Data governance, or data sharing policy, is fundamental to smart city strategies. I had the opportunity to interview Dr Oppermann on this and related topics.
The conversation showed how data policy is key to issues such as addressing domestic and family violence. We think it’s a must-read for those who want our cities to be smarter. The interview will form the next three blogs – here is the first.
Steve Mackay (SM):The Data Analytics Centre describes its role as being to build analytics capabilities in order to improve health, safety, social, economic and environmental outcomes for citizens. Why isn’t that a relatively simple job of grabbing some of the already very advanced analytics tool-kits out there and finding out which one is most fit for purpose?

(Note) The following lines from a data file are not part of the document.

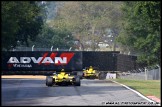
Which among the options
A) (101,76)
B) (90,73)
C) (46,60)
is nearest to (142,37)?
(101,76)

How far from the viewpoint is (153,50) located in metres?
68.2

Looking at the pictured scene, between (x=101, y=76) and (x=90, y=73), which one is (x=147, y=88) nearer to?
(x=90, y=73)

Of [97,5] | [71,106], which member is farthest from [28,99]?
[97,5]

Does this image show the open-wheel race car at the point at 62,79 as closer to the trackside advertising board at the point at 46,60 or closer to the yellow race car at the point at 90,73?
the yellow race car at the point at 90,73

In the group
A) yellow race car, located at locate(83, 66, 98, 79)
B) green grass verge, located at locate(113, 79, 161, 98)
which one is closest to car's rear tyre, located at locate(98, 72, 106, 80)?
yellow race car, located at locate(83, 66, 98, 79)

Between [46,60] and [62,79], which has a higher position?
[46,60]

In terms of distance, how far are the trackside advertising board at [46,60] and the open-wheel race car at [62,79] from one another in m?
26.8

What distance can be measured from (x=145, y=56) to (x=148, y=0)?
29150mm

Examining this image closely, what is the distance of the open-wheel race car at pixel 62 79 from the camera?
131 feet

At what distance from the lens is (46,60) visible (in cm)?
6788

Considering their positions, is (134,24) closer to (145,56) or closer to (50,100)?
(145,56)

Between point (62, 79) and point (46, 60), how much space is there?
2775 centimetres

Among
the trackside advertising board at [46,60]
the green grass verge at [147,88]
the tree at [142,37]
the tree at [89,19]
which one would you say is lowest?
the green grass verge at [147,88]

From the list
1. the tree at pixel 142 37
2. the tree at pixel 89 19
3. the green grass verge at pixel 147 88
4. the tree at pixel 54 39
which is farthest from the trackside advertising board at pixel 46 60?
the tree at pixel 89 19
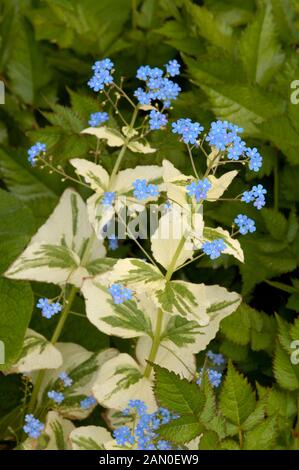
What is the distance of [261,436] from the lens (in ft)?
2.95

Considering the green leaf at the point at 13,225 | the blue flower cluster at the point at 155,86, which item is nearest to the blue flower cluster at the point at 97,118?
the blue flower cluster at the point at 155,86

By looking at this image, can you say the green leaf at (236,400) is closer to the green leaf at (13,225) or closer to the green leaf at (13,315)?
the green leaf at (13,315)

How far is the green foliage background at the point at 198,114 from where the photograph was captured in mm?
1248

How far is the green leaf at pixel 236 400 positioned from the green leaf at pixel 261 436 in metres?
0.03

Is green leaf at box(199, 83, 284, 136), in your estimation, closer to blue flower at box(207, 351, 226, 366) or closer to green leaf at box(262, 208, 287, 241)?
green leaf at box(262, 208, 287, 241)

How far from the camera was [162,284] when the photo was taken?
1062mm

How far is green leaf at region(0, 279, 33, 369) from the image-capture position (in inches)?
47.6

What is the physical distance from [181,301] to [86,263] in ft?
0.84

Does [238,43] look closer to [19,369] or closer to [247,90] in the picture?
[247,90]

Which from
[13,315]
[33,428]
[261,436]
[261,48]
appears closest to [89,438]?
[33,428]

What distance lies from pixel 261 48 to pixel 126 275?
1.75ft

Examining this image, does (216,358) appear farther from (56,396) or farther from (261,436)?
(261,436)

Ian Oppermann (IO):A big part of what we do is to try to get government agencies to think differently about the challenges they are facing. All agencies use data in one form or other, many have analytics capabilities. What is new is the ability to access far more data sets than ever before, and with this comes the ability to ask much bigger, more powerful questions. We also help agencies reframe their analytics questions to line up with the outcomes they are seeking to deliver.
With data from across government, you can ask questions normally beyond reach. Problems such as domestic and family violence are notoriously difficult to address without a joined-up view of what is happening. Knowing more of that journey or child / family / household as seen through data and being able to identify risks as seen from education, health or police means services can be redesigned and investment priorities reconsidered.
The analytical techniques we use are modern machine-learning techniques and this is new for some agencies. As the techniques gain broader acceptance, they will be much more widely taken up directly by agencies.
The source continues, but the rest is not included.